## [Given text]
====

SEATTLE — Auditor Troy Kelley, the first Washington state official to be indicted in 35 years, faces a federal trial beginning Monday with hopes of convincing jurors that the $1.4 million he’s accused of stealing before he was in office wasn’t stolen at all.

The 51-year-old Democrat from Tacoma is charged with possession of stolen property, money laundering, lying under oath and tax offenses in connection with the real-estate services firm he operated during last decade’s housing bubble.

Prosecutors say he pocketed fees that he should have returned to thousands of homeowners, but Kelley’s lawyer, Angelo Calfo, insists his client was entitled to keep the money.

“This is a fraud case that does not have a victim,” Calfo wrote in a trial brief. “The evidence will show that no one lost property or money as a result of the scheme alleged in the government’s indictment.”

Kelley, a former state representative, was elected in 2012 to be Washington’s auditor, the state official tasked with rooting out fraud and waste in government operations. Allegations of impropriety against him surfaced during that campaign, prompting federal investigators to take a look at how he ran his old company, Post Closing Department.

What they found, they said, was troubling: To obtain business from mortgage title companies, Post Closing Department repeatedly promised it would collect fees of $100 to $150 for each deed-of-trust transaction it tracked for their customers; keep $15 or $20 for itself; use some of the money to pay county recording fees or other fees as necessary; and refund any remaining money to the customer.

But in more than 27,000 transactions handled, Kelley issued 89 refunds, investigators and prosecutors say — and that typically was only when customers were savvy enough to demand their money back, when mortgage title company employees started asking questions about the refunds, or in one case when a homeowner filed a class-action lawsuit against one of the title companies Kelley worked with.

One former employee, Jason Jerue, told the FBI and federal prosecutors a year ago that Kelley had him doctor spreadsheets sent to one of their clients, Old Republic Title Ltd., in an effort to suggest that homeowners were receiving refund checks, according to an FBI summary of the interview filed in court last week.

“In reality, these checks did not go out as indicated on the spreadsheet,” the summary stated.

====

## [Stated task A]
Answer these from the article about auditor Troy Kelley:
(i) How old is Kelley, and what is his party?
(ii) How many refunds did Kelley issue in the more than 27,000 transactions handled?
(iii) What was the name of the company Kelley ran?
## [Stated task B]
Name every charge Kelley faces according to the article about auditor Troy Kelley.
## [Stated task C]
Continue the article about auditor Troy Kelley from the end of its last paragraph.

Dataset items:

====

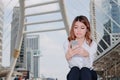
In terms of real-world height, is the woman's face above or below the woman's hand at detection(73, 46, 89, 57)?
above

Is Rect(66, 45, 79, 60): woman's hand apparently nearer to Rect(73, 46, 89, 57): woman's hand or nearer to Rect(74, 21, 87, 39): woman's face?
Rect(73, 46, 89, 57): woman's hand

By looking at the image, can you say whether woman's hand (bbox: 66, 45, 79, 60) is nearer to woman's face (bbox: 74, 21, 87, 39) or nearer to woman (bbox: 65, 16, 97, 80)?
woman (bbox: 65, 16, 97, 80)

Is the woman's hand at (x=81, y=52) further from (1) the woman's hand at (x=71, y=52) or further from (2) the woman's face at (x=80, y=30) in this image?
(2) the woman's face at (x=80, y=30)

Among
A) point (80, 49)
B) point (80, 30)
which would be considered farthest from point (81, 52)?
point (80, 30)

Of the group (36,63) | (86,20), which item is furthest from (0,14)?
(86,20)

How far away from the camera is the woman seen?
3307 millimetres

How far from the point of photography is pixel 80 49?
11.0 ft

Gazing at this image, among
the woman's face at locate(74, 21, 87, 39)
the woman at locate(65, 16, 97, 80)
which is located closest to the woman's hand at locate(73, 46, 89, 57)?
the woman at locate(65, 16, 97, 80)

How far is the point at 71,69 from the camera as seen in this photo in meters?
3.32

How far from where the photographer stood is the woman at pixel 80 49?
3307mm

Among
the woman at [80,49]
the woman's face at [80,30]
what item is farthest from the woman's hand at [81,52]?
the woman's face at [80,30]

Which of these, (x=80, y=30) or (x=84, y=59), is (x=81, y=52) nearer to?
(x=84, y=59)

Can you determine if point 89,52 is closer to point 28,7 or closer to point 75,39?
point 75,39

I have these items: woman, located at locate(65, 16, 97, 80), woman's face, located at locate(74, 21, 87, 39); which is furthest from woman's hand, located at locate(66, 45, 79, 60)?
woman's face, located at locate(74, 21, 87, 39)
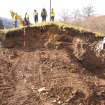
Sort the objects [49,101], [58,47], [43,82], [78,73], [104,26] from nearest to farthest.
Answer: [49,101] < [43,82] < [78,73] < [58,47] < [104,26]

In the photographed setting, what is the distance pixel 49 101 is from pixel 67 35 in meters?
4.50

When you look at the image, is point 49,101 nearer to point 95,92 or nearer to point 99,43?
point 95,92

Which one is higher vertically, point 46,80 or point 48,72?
point 48,72

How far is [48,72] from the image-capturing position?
13.5 m

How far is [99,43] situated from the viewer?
15.8m

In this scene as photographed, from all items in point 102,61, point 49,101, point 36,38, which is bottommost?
point 49,101

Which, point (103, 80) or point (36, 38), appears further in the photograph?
point (36, 38)

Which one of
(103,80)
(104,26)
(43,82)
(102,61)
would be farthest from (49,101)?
(104,26)

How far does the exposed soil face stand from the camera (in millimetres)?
12211

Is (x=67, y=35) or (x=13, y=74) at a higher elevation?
(x=67, y=35)

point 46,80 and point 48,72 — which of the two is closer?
point 46,80

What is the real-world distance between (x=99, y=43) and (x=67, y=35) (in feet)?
5.12

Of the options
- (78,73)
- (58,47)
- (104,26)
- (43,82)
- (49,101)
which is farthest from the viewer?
(104,26)

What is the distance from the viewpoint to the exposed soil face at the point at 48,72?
12.2 metres
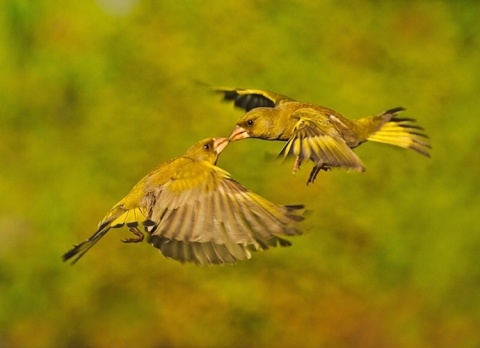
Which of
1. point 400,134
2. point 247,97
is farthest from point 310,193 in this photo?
point 400,134

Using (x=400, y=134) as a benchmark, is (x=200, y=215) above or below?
below

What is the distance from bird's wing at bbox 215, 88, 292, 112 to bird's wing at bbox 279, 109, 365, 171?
0.88 feet

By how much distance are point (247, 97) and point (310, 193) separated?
2.97 metres

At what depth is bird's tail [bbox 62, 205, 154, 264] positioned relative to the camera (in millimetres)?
971

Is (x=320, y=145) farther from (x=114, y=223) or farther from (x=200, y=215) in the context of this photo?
(x=114, y=223)

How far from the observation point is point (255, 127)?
1132mm

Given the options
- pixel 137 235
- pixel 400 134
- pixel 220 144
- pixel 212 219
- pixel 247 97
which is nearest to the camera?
pixel 212 219

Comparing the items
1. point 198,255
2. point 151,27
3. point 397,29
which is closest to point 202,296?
point 151,27

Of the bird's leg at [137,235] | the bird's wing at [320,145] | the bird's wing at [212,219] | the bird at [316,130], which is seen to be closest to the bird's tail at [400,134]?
the bird at [316,130]

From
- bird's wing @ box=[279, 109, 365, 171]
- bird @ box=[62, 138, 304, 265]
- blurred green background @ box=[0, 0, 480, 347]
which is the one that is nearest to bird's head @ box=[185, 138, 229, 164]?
bird @ box=[62, 138, 304, 265]

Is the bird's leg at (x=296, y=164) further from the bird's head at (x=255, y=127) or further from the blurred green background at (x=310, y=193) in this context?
the blurred green background at (x=310, y=193)

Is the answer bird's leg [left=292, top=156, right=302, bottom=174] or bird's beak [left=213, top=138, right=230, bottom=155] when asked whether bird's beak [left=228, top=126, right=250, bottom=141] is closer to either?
bird's beak [left=213, top=138, right=230, bottom=155]

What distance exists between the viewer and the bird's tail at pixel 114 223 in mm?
971

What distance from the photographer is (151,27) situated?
5156 mm
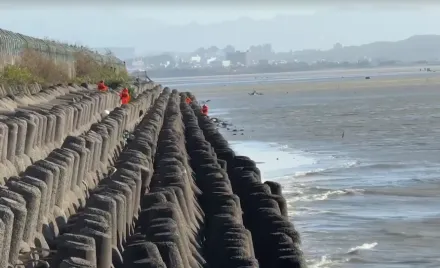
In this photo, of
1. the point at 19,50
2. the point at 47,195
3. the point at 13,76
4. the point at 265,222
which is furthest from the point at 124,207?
the point at 19,50

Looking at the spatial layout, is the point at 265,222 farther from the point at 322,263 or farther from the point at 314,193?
the point at 314,193

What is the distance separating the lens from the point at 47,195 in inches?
355

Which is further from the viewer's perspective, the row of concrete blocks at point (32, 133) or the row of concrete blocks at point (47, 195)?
the row of concrete blocks at point (32, 133)

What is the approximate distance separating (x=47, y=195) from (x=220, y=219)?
172cm

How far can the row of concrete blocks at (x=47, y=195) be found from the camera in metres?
7.25

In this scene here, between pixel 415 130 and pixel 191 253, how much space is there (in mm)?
36683

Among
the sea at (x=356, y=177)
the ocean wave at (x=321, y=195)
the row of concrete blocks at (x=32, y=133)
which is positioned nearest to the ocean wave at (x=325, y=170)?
the sea at (x=356, y=177)

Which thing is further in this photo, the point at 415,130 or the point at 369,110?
the point at 369,110

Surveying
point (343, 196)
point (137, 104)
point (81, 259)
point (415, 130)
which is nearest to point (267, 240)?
point (81, 259)

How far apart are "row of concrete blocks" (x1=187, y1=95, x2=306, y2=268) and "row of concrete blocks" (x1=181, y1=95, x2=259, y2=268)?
0.74 ft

====

## [Task output A]
(i) He is 51 and a Democrat.
(ii) 89 refunds.
(iii) Post Closing Department.

## [Task output B]
- Possession of stolen property
- Money laundering
- Lying under oath
- Tax offenses

## [Task output C]
Old Republic later sued Kelley for not refunding the fees — a lawsuit Kelley settled for $1.1 million, after making what prosecutors contend were false statements about his practices under oath. Kelley’s attorney noted in a court filing last week that of that settlement money, just $171,000 made its way back to homeowners, with the company using the rest for legal fees and possibly operating expenses.

Kelley accumulated some $3.7 million by 2008, at least $1.4 million of which was fraudulently retained, the government alleges, and he shifted the money among various accounts including a sham trust in Belize in an effort to shield it from litigation. He eventually started paying himself $245,000 a year from the proceeds, prosecutors say, and falsely declared tens of thousands of dollars in family expenses as business expenses to minimize tax liability.

That’s especially problematic, prosecutors say, because Kelley is not only an attorney himself, but has even taught tax law.

Kelley’s defense is centered on the notion that neither the title companies nor the homeowners were entitled to refunds. He never made any representations to the homeowners that they would be provided refunds, and the government cannot show that the title companies had any ownership of the fees their customers paid to Kelley’s company, Calfo argues.

Federal prosecutors insist they don’t have to prove who the money was stolen from — only that it wasn’t his to keep.

Kelley took a seven-month leave of absence following his indictment but returned to work in December, over the objections of state officials who have called for his resignation.

Jury selection begins Monday morning in U.S. District Court in Tacoma. The trial is scheduled to last four weeks. The most serious charge, money laundering, carries up to 20 years in prison.